AI clearly lowers the barrier to starting:
- You do not need to remember every framework API.
- You can scaffold complex stacks in minutes.
- You can experiment with tech you have never touched before.
That is why we see explosive adoption numbers across tools like Copilot and various AI IDEs.
However:
- The same surveys show developers still spend around 10 hours a week on tedious tasks, now including reviewing AI code rather than writing it themselves.
- Many issues reported: unreliable code, duplicated logic, and security concerns.
So a lot of that saved time gets eaten by the verification tax. You start more things. You finish slightly more. But you also accumulate half-baked repos faster than ever.
The psychology problem: starting is cheap, committing is expensive
AI killed the I do not know how to build it excuse. It did not kill:
- What if nobody uses it?
- What if the idea is dumb?
- I will polish it a bit more before showing it.
That is why the 5% remaining manual work is more psychological than technical. It is the moment you stop playing and decide okay, this is a thing now.
That decision still involves:
- Writing real copy that says what your product does.
- Choosing a pricing page instead of it is free for now.
- Setting up legal basics, privacy, terms, boring stuff.
- Dealing with support, bugs, and the first angry user.
No AI tool removes that friction in a way that feels safe. So a lot of people still live in beta land forever.
Who actually gets past the 5%?
From what current data and anecdotal experience suggest, AI coding tools mainly amplify the behavior you already had.
Rough breakdown:
- Builders who used to ship before AI now ship more and faster. AI is a power-up, not an origin story.
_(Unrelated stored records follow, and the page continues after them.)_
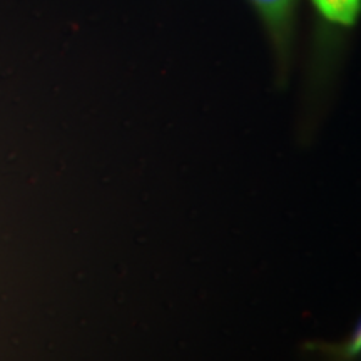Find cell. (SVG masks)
Masks as SVG:
<instances>
[{"instance_id":"1","label":"cell","mask_w":361,"mask_h":361,"mask_svg":"<svg viewBox=\"0 0 361 361\" xmlns=\"http://www.w3.org/2000/svg\"><path fill=\"white\" fill-rule=\"evenodd\" d=\"M251 2L258 7L261 16L268 22L274 37L278 40H284L288 25H290L295 0H251Z\"/></svg>"},{"instance_id":"2","label":"cell","mask_w":361,"mask_h":361,"mask_svg":"<svg viewBox=\"0 0 361 361\" xmlns=\"http://www.w3.org/2000/svg\"><path fill=\"white\" fill-rule=\"evenodd\" d=\"M324 19L340 25H353L361 12V0H313Z\"/></svg>"},{"instance_id":"3","label":"cell","mask_w":361,"mask_h":361,"mask_svg":"<svg viewBox=\"0 0 361 361\" xmlns=\"http://www.w3.org/2000/svg\"><path fill=\"white\" fill-rule=\"evenodd\" d=\"M361 351V324L356 329V333L351 338L350 345H348V355H358Z\"/></svg>"}]
</instances>
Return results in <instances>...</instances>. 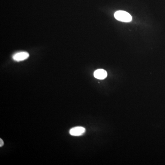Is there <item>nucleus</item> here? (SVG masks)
Here are the masks:
<instances>
[{"instance_id":"f257e3e1","label":"nucleus","mask_w":165,"mask_h":165,"mask_svg":"<svg viewBox=\"0 0 165 165\" xmlns=\"http://www.w3.org/2000/svg\"><path fill=\"white\" fill-rule=\"evenodd\" d=\"M115 19L118 20L123 22H130L132 21V18L129 13L123 11H118L114 14Z\"/></svg>"},{"instance_id":"f03ea898","label":"nucleus","mask_w":165,"mask_h":165,"mask_svg":"<svg viewBox=\"0 0 165 165\" xmlns=\"http://www.w3.org/2000/svg\"><path fill=\"white\" fill-rule=\"evenodd\" d=\"M29 57V54L26 52H20L15 54L12 56L13 60L17 62L24 61Z\"/></svg>"},{"instance_id":"7ed1b4c3","label":"nucleus","mask_w":165,"mask_h":165,"mask_svg":"<svg viewBox=\"0 0 165 165\" xmlns=\"http://www.w3.org/2000/svg\"><path fill=\"white\" fill-rule=\"evenodd\" d=\"M85 129L82 127H73L70 130L69 133L74 136H78L82 135L85 132Z\"/></svg>"},{"instance_id":"20e7f679","label":"nucleus","mask_w":165,"mask_h":165,"mask_svg":"<svg viewBox=\"0 0 165 165\" xmlns=\"http://www.w3.org/2000/svg\"><path fill=\"white\" fill-rule=\"evenodd\" d=\"M107 72L104 69H98L94 73V77L99 79H104L107 77Z\"/></svg>"},{"instance_id":"39448f33","label":"nucleus","mask_w":165,"mask_h":165,"mask_svg":"<svg viewBox=\"0 0 165 165\" xmlns=\"http://www.w3.org/2000/svg\"><path fill=\"white\" fill-rule=\"evenodd\" d=\"M0 147H2L4 145L3 141L2 140V139H0Z\"/></svg>"}]
</instances>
- Perpetual idea guys now have prettier prototypes and more screenshots, but still struggle to click Publish.
- New devs get into the game faster, but often lack the boring operational muscles: deployment, monitoring, billing, support.
AI is much better at make this than decide if we should make this, for whom, and how to sustain it. That part is still on you.
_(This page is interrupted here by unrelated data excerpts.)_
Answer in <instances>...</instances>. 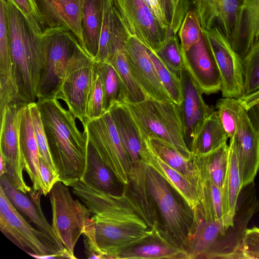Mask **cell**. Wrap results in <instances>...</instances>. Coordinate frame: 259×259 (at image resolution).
Returning a JSON list of instances; mask_svg holds the SVG:
<instances>
[{
	"label": "cell",
	"mask_w": 259,
	"mask_h": 259,
	"mask_svg": "<svg viewBox=\"0 0 259 259\" xmlns=\"http://www.w3.org/2000/svg\"><path fill=\"white\" fill-rule=\"evenodd\" d=\"M34 1L47 28L68 29L83 49L82 18L84 0Z\"/></svg>",
	"instance_id": "cell-19"
},
{
	"label": "cell",
	"mask_w": 259,
	"mask_h": 259,
	"mask_svg": "<svg viewBox=\"0 0 259 259\" xmlns=\"http://www.w3.org/2000/svg\"><path fill=\"white\" fill-rule=\"evenodd\" d=\"M143 139L154 153L195 184L197 174L192 159L186 158L172 145L162 140L154 137H147Z\"/></svg>",
	"instance_id": "cell-34"
},
{
	"label": "cell",
	"mask_w": 259,
	"mask_h": 259,
	"mask_svg": "<svg viewBox=\"0 0 259 259\" xmlns=\"http://www.w3.org/2000/svg\"><path fill=\"white\" fill-rule=\"evenodd\" d=\"M20 144L25 170L32 183V189L42 194L39 174L40 156L29 104L24 107L20 126Z\"/></svg>",
	"instance_id": "cell-26"
},
{
	"label": "cell",
	"mask_w": 259,
	"mask_h": 259,
	"mask_svg": "<svg viewBox=\"0 0 259 259\" xmlns=\"http://www.w3.org/2000/svg\"><path fill=\"white\" fill-rule=\"evenodd\" d=\"M30 256L38 259H55V258H64L65 256L60 254H51L45 255H38L31 253H28Z\"/></svg>",
	"instance_id": "cell-55"
},
{
	"label": "cell",
	"mask_w": 259,
	"mask_h": 259,
	"mask_svg": "<svg viewBox=\"0 0 259 259\" xmlns=\"http://www.w3.org/2000/svg\"><path fill=\"white\" fill-rule=\"evenodd\" d=\"M241 106L235 98L223 97L216 102L215 107L219 117L230 139L236 132Z\"/></svg>",
	"instance_id": "cell-40"
},
{
	"label": "cell",
	"mask_w": 259,
	"mask_h": 259,
	"mask_svg": "<svg viewBox=\"0 0 259 259\" xmlns=\"http://www.w3.org/2000/svg\"><path fill=\"white\" fill-rule=\"evenodd\" d=\"M39 174L42 185V195L49 194L54 184L60 181L59 178L55 176L46 163L40 158Z\"/></svg>",
	"instance_id": "cell-50"
},
{
	"label": "cell",
	"mask_w": 259,
	"mask_h": 259,
	"mask_svg": "<svg viewBox=\"0 0 259 259\" xmlns=\"http://www.w3.org/2000/svg\"><path fill=\"white\" fill-rule=\"evenodd\" d=\"M217 65L221 80L223 97L238 99L244 90L242 59L232 48L230 40L218 28L202 30Z\"/></svg>",
	"instance_id": "cell-10"
},
{
	"label": "cell",
	"mask_w": 259,
	"mask_h": 259,
	"mask_svg": "<svg viewBox=\"0 0 259 259\" xmlns=\"http://www.w3.org/2000/svg\"><path fill=\"white\" fill-rule=\"evenodd\" d=\"M121 21L128 35L156 52L173 33L162 28L143 0H114Z\"/></svg>",
	"instance_id": "cell-13"
},
{
	"label": "cell",
	"mask_w": 259,
	"mask_h": 259,
	"mask_svg": "<svg viewBox=\"0 0 259 259\" xmlns=\"http://www.w3.org/2000/svg\"><path fill=\"white\" fill-rule=\"evenodd\" d=\"M238 161L239 171L244 187L253 182L259 169V135L242 105L236 132L230 139Z\"/></svg>",
	"instance_id": "cell-15"
},
{
	"label": "cell",
	"mask_w": 259,
	"mask_h": 259,
	"mask_svg": "<svg viewBox=\"0 0 259 259\" xmlns=\"http://www.w3.org/2000/svg\"><path fill=\"white\" fill-rule=\"evenodd\" d=\"M181 82L183 101L179 106L185 141L190 150L192 141L201 125L215 110L205 103L202 93L185 68L182 72Z\"/></svg>",
	"instance_id": "cell-18"
},
{
	"label": "cell",
	"mask_w": 259,
	"mask_h": 259,
	"mask_svg": "<svg viewBox=\"0 0 259 259\" xmlns=\"http://www.w3.org/2000/svg\"><path fill=\"white\" fill-rule=\"evenodd\" d=\"M160 1L170 27L173 15L172 0H160Z\"/></svg>",
	"instance_id": "cell-54"
},
{
	"label": "cell",
	"mask_w": 259,
	"mask_h": 259,
	"mask_svg": "<svg viewBox=\"0 0 259 259\" xmlns=\"http://www.w3.org/2000/svg\"><path fill=\"white\" fill-rule=\"evenodd\" d=\"M81 201L93 214L97 245L105 259H116L123 250L155 232L124 190L116 195L90 189Z\"/></svg>",
	"instance_id": "cell-1"
},
{
	"label": "cell",
	"mask_w": 259,
	"mask_h": 259,
	"mask_svg": "<svg viewBox=\"0 0 259 259\" xmlns=\"http://www.w3.org/2000/svg\"><path fill=\"white\" fill-rule=\"evenodd\" d=\"M185 258V253L160 234L152 235L126 248L116 259Z\"/></svg>",
	"instance_id": "cell-30"
},
{
	"label": "cell",
	"mask_w": 259,
	"mask_h": 259,
	"mask_svg": "<svg viewBox=\"0 0 259 259\" xmlns=\"http://www.w3.org/2000/svg\"><path fill=\"white\" fill-rule=\"evenodd\" d=\"M147 51L165 91L172 101L180 105L183 101L181 80L164 65L153 51L147 48Z\"/></svg>",
	"instance_id": "cell-41"
},
{
	"label": "cell",
	"mask_w": 259,
	"mask_h": 259,
	"mask_svg": "<svg viewBox=\"0 0 259 259\" xmlns=\"http://www.w3.org/2000/svg\"><path fill=\"white\" fill-rule=\"evenodd\" d=\"M242 258L259 259V228L246 229L240 246Z\"/></svg>",
	"instance_id": "cell-47"
},
{
	"label": "cell",
	"mask_w": 259,
	"mask_h": 259,
	"mask_svg": "<svg viewBox=\"0 0 259 259\" xmlns=\"http://www.w3.org/2000/svg\"><path fill=\"white\" fill-rule=\"evenodd\" d=\"M0 187L12 205L19 212L27 217L38 230L46 235L61 251L69 255L72 259L76 258L70 254L58 240L51 225L44 216L40 203V196L42 194L40 192H35L32 189L29 193L31 198H29L26 194L16 188L5 175L0 176Z\"/></svg>",
	"instance_id": "cell-20"
},
{
	"label": "cell",
	"mask_w": 259,
	"mask_h": 259,
	"mask_svg": "<svg viewBox=\"0 0 259 259\" xmlns=\"http://www.w3.org/2000/svg\"><path fill=\"white\" fill-rule=\"evenodd\" d=\"M95 65L102 82L105 112L108 111L115 104L126 102L125 89L118 73L112 65L108 62L95 61Z\"/></svg>",
	"instance_id": "cell-35"
},
{
	"label": "cell",
	"mask_w": 259,
	"mask_h": 259,
	"mask_svg": "<svg viewBox=\"0 0 259 259\" xmlns=\"http://www.w3.org/2000/svg\"><path fill=\"white\" fill-rule=\"evenodd\" d=\"M247 110L259 103V89L247 96L237 99Z\"/></svg>",
	"instance_id": "cell-52"
},
{
	"label": "cell",
	"mask_w": 259,
	"mask_h": 259,
	"mask_svg": "<svg viewBox=\"0 0 259 259\" xmlns=\"http://www.w3.org/2000/svg\"><path fill=\"white\" fill-rule=\"evenodd\" d=\"M7 4L13 77L18 90V100L26 104L36 103L43 53L42 35L35 32L10 0H7Z\"/></svg>",
	"instance_id": "cell-3"
},
{
	"label": "cell",
	"mask_w": 259,
	"mask_h": 259,
	"mask_svg": "<svg viewBox=\"0 0 259 259\" xmlns=\"http://www.w3.org/2000/svg\"><path fill=\"white\" fill-rule=\"evenodd\" d=\"M0 230L9 239L27 253L60 254L65 258H71L55 245L42 232L31 227L11 202L8 211L0 213Z\"/></svg>",
	"instance_id": "cell-14"
},
{
	"label": "cell",
	"mask_w": 259,
	"mask_h": 259,
	"mask_svg": "<svg viewBox=\"0 0 259 259\" xmlns=\"http://www.w3.org/2000/svg\"><path fill=\"white\" fill-rule=\"evenodd\" d=\"M192 160L197 174L195 185L200 213L206 220L223 222V191L209 179L200 157L192 155Z\"/></svg>",
	"instance_id": "cell-27"
},
{
	"label": "cell",
	"mask_w": 259,
	"mask_h": 259,
	"mask_svg": "<svg viewBox=\"0 0 259 259\" xmlns=\"http://www.w3.org/2000/svg\"><path fill=\"white\" fill-rule=\"evenodd\" d=\"M143 1L150 9L160 26L162 28L171 32L160 0H143Z\"/></svg>",
	"instance_id": "cell-51"
},
{
	"label": "cell",
	"mask_w": 259,
	"mask_h": 259,
	"mask_svg": "<svg viewBox=\"0 0 259 259\" xmlns=\"http://www.w3.org/2000/svg\"><path fill=\"white\" fill-rule=\"evenodd\" d=\"M229 147V168L223 191V222L226 231L233 226L238 197L243 188L236 152L231 144Z\"/></svg>",
	"instance_id": "cell-32"
},
{
	"label": "cell",
	"mask_w": 259,
	"mask_h": 259,
	"mask_svg": "<svg viewBox=\"0 0 259 259\" xmlns=\"http://www.w3.org/2000/svg\"><path fill=\"white\" fill-rule=\"evenodd\" d=\"M36 104L60 181L71 187L80 180L85 168L87 128L79 129L78 117L59 99L39 100Z\"/></svg>",
	"instance_id": "cell-2"
},
{
	"label": "cell",
	"mask_w": 259,
	"mask_h": 259,
	"mask_svg": "<svg viewBox=\"0 0 259 259\" xmlns=\"http://www.w3.org/2000/svg\"><path fill=\"white\" fill-rule=\"evenodd\" d=\"M95 61L83 49L69 61L60 91L56 99L63 101L78 118L84 123L87 98L91 87Z\"/></svg>",
	"instance_id": "cell-11"
},
{
	"label": "cell",
	"mask_w": 259,
	"mask_h": 259,
	"mask_svg": "<svg viewBox=\"0 0 259 259\" xmlns=\"http://www.w3.org/2000/svg\"><path fill=\"white\" fill-rule=\"evenodd\" d=\"M242 62L244 77L243 97L259 89V40L252 46Z\"/></svg>",
	"instance_id": "cell-42"
},
{
	"label": "cell",
	"mask_w": 259,
	"mask_h": 259,
	"mask_svg": "<svg viewBox=\"0 0 259 259\" xmlns=\"http://www.w3.org/2000/svg\"><path fill=\"white\" fill-rule=\"evenodd\" d=\"M124 104L128 108L142 138L154 137L172 145L186 158L192 155L184 137L179 106L173 101L164 102L148 97L144 101Z\"/></svg>",
	"instance_id": "cell-5"
},
{
	"label": "cell",
	"mask_w": 259,
	"mask_h": 259,
	"mask_svg": "<svg viewBox=\"0 0 259 259\" xmlns=\"http://www.w3.org/2000/svg\"><path fill=\"white\" fill-rule=\"evenodd\" d=\"M23 14L33 30L42 35L47 27L34 0H10Z\"/></svg>",
	"instance_id": "cell-46"
},
{
	"label": "cell",
	"mask_w": 259,
	"mask_h": 259,
	"mask_svg": "<svg viewBox=\"0 0 259 259\" xmlns=\"http://www.w3.org/2000/svg\"><path fill=\"white\" fill-rule=\"evenodd\" d=\"M49 194L53 231L65 248L75 257V246L92 213L85 204L73 198L68 186L61 181L54 184Z\"/></svg>",
	"instance_id": "cell-7"
},
{
	"label": "cell",
	"mask_w": 259,
	"mask_h": 259,
	"mask_svg": "<svg viewBox=\"0 0 259 259\" xmlns=\"http://www.w3.org/2000/svg\"><path fill=\"white\" fill-rule=\"evenodd\" d=\"M199 156L209 179L223 191L229 164V145L225 144L207 155Z\"/></svg>",
	"instance_id": "cell-37"
},
{
	"label": "cell",
	"mask_w": 259,
	"mask_h": 259,
	"mask_svg": "<svg viewBox=\"0 0 259 259\" xmlns=\"http://www.w3.org/2000/svg\"><path fill=\"white\" fill-rule=\"evenodd\" d=\"M80 181L91 188L108 194L117 195L123 192L119 186L122 184L102 160L89 139L85 168Z\"/></svg>",
	"instance_id": "cell-28"
},
{
	"label": "cell",
	"mask_w": 259,
	"mask_h": 259,
	"mask_svg": "<svg viewBox=\"0 0 259 259\" xmlns=\"http://www.w3.org/2000/svg\"><path fill=\"white\" fill-rule=\"evenodd\" d=\"M228 138L215 110L201 125L192 141L190 150L192 155H206L227 144Z\"/></svg>",
	"instance_id": "cell-31"
},
{
	"label": "cell",
	"mask_w": 259,
	"mask_h": 259,
	"mask_svg": "<svg viewBox=\"0 0 259 259\" xmlns=\"http://www.w3.org/2000/svg\"><path fill=\"white\" fill-rule=\"evenodd\" d=\"M26 105L14 102L6 106L0 114L1 155L7 170L5 175L16 188L26 194L32 188L26 184L23 176L25 166L20 148V126L22 110Z\"/></svg>",
	"instance_id": "cell-8"
},
{
	"label": "cell",
	"mask_w": 259,
	"mask_h": 259,
	"mask_svg": "<svg viewBox=\"0 0 259 259\" xmlns=\"http://www.w3.org/2000/svg\"><path fill=\"white\" fill-rule=\"evenodd\" d=\"M42 38L43 53L36 91L37 101L55 98L69 61L83 49L74 33L64 27L47 28Z\"/></svg>",
	"instance_id": "cell-6"
},
{
	"label": "cell",
	"mask_w": 259,
	"mask_h": 259,
	"mask_svg": "<svg viewBox=\"0 0 259 259\" xmlns=\"http://www.w3.org/2000/svg\"><path fill=\"white\" fill-rule=\"evenodd\" d=\"M132 167L142 160L145 142L128 108L116 103L109 110Z\"/></svg>",
	"instance_id": "cell-24"
},
{
	"label": "cell",
	"mask_w": 259,
	"mask_h": 259,
	"mask_svg": "<svg viewBox=\"0 0 259 259\" xmlns=\"http://www.w3.org/2000/svg\"><path fill=\"white\" fill-rule=\"evenodd\" d=\"M248 115L259 135V103L247 110Z\"/></svg>",
	"instance_id": "cell-53"
},
{
	"label": "cell",
	"mask_w": 259,
	"mask_h": 259,
	"mask_svg": "<svg viewBox=\"0 0 259 259\" xmlns=\"http://www.w3.org/2000/svg\"><path fill=\"white\" fill-rule=\"evenodd\" d=\"M83 236V242L85 253L88 258L105 259L101 254L98 248L96 237L94 221L91 218L88 221L82 234Z\"/></svg>",
	"instance_id": "cell-48"
},
{
	"label": "cell",
	"mask_w": 259,
	"mask_h": 259,
	"mask_svg": "<svg viewBox=\"0 0 259 259\" xmlns=\"http://www.w3.org/2000/svg\"><path fill=\"white\" fill-rule=\"evenodd\" d=\"M125 54L132 75L148 97L160 101H172L142 43L128 35L125 43Z\"/></svg>",
	"instance_id": "cell-16"
},
{
	"label": "cell",
	"mask_w": 259,
	"mask_h": 259,
	"mask_svg": "<svg viewBox=\"0 0 259 259\" xmlns=\"http://www.w3.org/2000/svg\"><path fill=\"white\" fill-rule=\"evenodd\" d=\"M103 19V0H84L82 24L83 49L92 58L96 57Z\"/></svg>",
	"instance_id": "cell-33"
},
{
	"label": "cell",
	"mask_w": 259,
	"mask_h": 259,
	"mask_svg": "<svg viewBox=\"0 0 259 259\" xmlns=\"http://www.w3.org/2000/svg\"><path fill=\"white\" fill-rule=\"evenodd\" d=\"M0 76L14 80L8 24L7 0H0Z\"/></svg>",
	"instance_id": "cell-39"
},
{
	"label": "cell",
	"mask_w": 259,
	"mask_h": 259,
	"mask_svg": "<svg viewBox=\"0 0 259 259\" xmlns=\"http://www.w3.org/2000/svg\"><path fill=\"white\" fill-rule=\"evenodd\" d=\"M242 0H191L202 30L216 26L230 40Z\"/></svg>",
	"instance_id": "cell-21"
},
{
	"label": "cell",
	"mask_w": 259,
	"mask_h": 259,
	"mask_svg": "<svg viewBox=\"0 0 259 259\" xmlns=\"http://www.w3.org/2000/svg\"><path fill=\"white\" fill-rule=\"evenodd\" d=\"M259 40V0H242L237 11L231 45L243 59Z\"/></svg>",
	"instance_id": "cell-22"
},
{
	"label": "cell",
	"mask_w": 259,
	"mask_h": 259,
	"mask_svg": "<svg viewBox=\"0 0 259 259\" xmlns=\"http://www.w3.org/2000/svg\"><path fill=\"white\" fill-rule=\"evenodd\" d=\"M86 117L91 120L101 116L104 108V92L101 77L94 63V72L86 105Z\"/></svg>",
	"instance_id": "cell-44"
},
{
	"label": "cell",
	"mask_w": 259,
	"mask_h": 259,
	"mask_svg": "<svg viewBox=\"0 0 259 259\" xmlns=\"http://www.w3.org/2000/svg\"><path fill=\"white\" fill-rule=\"evenodd\" d=\"M154 53L164 65L181 80L185 67L178 35L172 33L167 36L159 49Z\"/></svg>",
	"instance_id": "cell-38"
},
{
	"label": "cell",
	"mask_w": 259,
	"mask_h": 259,
	"mask_svg": "<svg viewBox=\"0 0 259 259\" xmlns=\"http://www.w3.org/2000/svg\"><path fill=\"white\" fill-rule=\"evenodd\" d=\"M142 160L158 172L180 195L194 213L199 209V202L195 183L190 179L169 166L146 145Z\"/></svg>",
	"instance_id": "cell-25"
},
{
	"label": "cell",
	"mask_w": 259,
	"mask_h": 259,
	"mask_svg": "<svg viewBox=\"0 0 259 259\" xmlns=\"http://www.w3.org/2000/svg\"><path fill=\"white\" fill-rule=\"evenodd\" d=\"M172 3L173 15L170 30L177 34L186 15L191 9V0H172Z\"/></svg>",
	"instance_id": "cell-49"
},
{
	"label": "cell",
	"mask_w": 259,
	"mask_h": 259,
	"mask_svg": "<svg viewBox=\"0 0 259 259\" xmlns=\"http://www.w3.org/2000/svg\"><path fill=\"white\" fill-rule=\"evenodd\" d=\"M118 73L126 94V102L137 103L148 97L134 78L129 68L124 49L117 51L109 61Z\"/></svg>",
	"instance_id": "cell-36"
},
{
	"label": "cell",
	"mask_w": 259,
	"mask_h": 259,
	"mask_svg": "<svg viewBox=\"0 0 259 259\" xmlns=\"http://www.w3.org/2000/svg\"><path fill=\"white\" fill-rule=\"evenodd\" d=\"M88 139L105 164L123 185L129 182L131 165L110 112L87 122Z\"/></svg>",
	"instance_id": "cell-9"
},
{
	"label": "cell",
	"mask_w": 259,
	"mask_h": 259,
	"mask_svg": "<svg viewBox=\"0 0 259 259\" xmlns=\"http://www.w3.org/2000/svg\"><path fill=\"white\" fill-rule=\"evenodd\" d=\"M144 168L147 188L155 204L161 234L185 252L194 228V212L158 172L145 162Z\"/></svg>",
	"instance_id": "cell-4"
},
{
	"label": "cell",
	"mask_w": 259,
	"mask_h": 259,
	"mask_svg": "<svg viewBox=\"0 0 259 259\" xmlns=\"http://www.w3.org/2000/svg\"><path fill=\"white\" fill-rule=\"evenodd\" d=\"M7 172L6 163L3 157L0 156V176L5 175Z\"/></svg>",
	"instance_id": "cell-56"
},
{
	"label": "cell",
	"mask_w": 259,
	"mask_h": 259,
	"mask_svg": "<svg viewBox=\"0 0 259 259\" xmlns=\"http://www.w3.org/2000/svg\"><path fill=\"white\" fill-rule=\"evenodd\" d=\"M225 231L223 222L206 220L200 210L195 213L193 230L185 250V259L202 258Z\"/></svg>",
	"instance_id": "cell-29"
},
{
	"label": "cell",
	"mask_w": 259,
	"mask_h": 259,
	"mask_svg": "<svg viewBox=\"0 0 259 259\" xmlns=\"http://www.w3.org/2000/svg\"><path fill=\"white\" fill-rule=\"evenodd\" d=\"M182 54L185 68L202 94L209 95L221 91L220 72L203 34L189 50L185 51L182 47Z\"/></svg>",
	"instance_id": "cell-17"
},
{
	"label": "cell",
	"mask_w": 259,
	"mask_h": 259,
	"mask_svg": "<svg viewBox=\"0 0 259 259\" xmlns=\"http://www.w3.org/2000/svg\"><path fill=\"white\" fill-rule=\"evenodd\" d=\"M259 210L254 182L242 188L233 220L225 234L220 236L202 258H241L240 246L248 222Z\"/></svg>",
	"instance_id": "cell-12"
},
{
	"label": "cell",
	"mask_w": 259,
	"mask_h": 259,
	"mask_svg": "<svg viewBox=\"0 0 259 259\" xmlns=\"http://www.w3.org/2000/svg\"><path fill=\"white\" fill-rule=\"evenodd\" d=\"M178 36L183 50H189L197 44L202 36L200 22L195 11L190 9L186 15L178 31Z\"/></svg>",
	"instance_id": "cell-45"
},
{
	"label": "cell",
	"mask_w": 259,
	"mask_h": 259,
	"mask_svg": "<svg viewBox=\"0 0 259 259\" xmlns=\"http://www.w3.org/2000/svg\"><path fill=\"white\" fill-rule=\"evenodd\" d=\"M29 105L35 136L39 150L40 158L46 163L54 175L59 178L50 153L46 134L36 102L29 104Z\"/></svg>",
	"instance_id": "cell-43"
},
{
	"label": "cell",
	"mask_w": 259,
	"mask_h": 259,
	"mask_svg": "<svg viewBox=\"0 0 259 259\" xmlns=\"http://www.w3.org/2000/svg\"><path fill=\"white\" fill-rule=\"evenodd\" d=\"M128 36L114 0H103V19L99 50L94 60L108 62L117 51L125 48Z\"/></svg>",
	"instance_id": "cell-23"
}]
</instances>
How to actually get from idea to shipped with AI
If you want AI to help you ship, not just vibe, a few ground rules help:
- Decide the finish line first. Live on a subdomain with Stripe enabled beats let us see where it goes.
- Use AI for scaffolding, not direction. You define the product; the AI fills in the gaps. Keep ownership of the roadmap.
- Automate boring deployment. One-click scripts, templates, CI/CD from day one. If shipping is frictionless, you will do it more often.
- Freeze scope early. AI makes it too easy to add features. Lock v1, ship, then iterate.
- Treat prompts like tickets. Each prompt solves one concrete issue. No make me a full SaaS lol and then complaining it is messy.
Used like that, AI changes the curve: You still have that final 5% of human decisions, but the amount of energy you saved on the 95% makes it easier to push through.
So, more action or same old story?
More people are going from idea to something running locally. That is undeniable given the adoption stats and how much AI-generated code now lives in production.
But the real bottleneck moved:
- Before: Too hard, too long, I do not have time to build it.
- Now: It is built, kind of works, but I am stuck on launching, positioning, and committing to it.
AI coding did not magically turn the world into solo-founders shipping profitable SaaS in a weekend. It just made it much easier to get stuck closer to the finish line.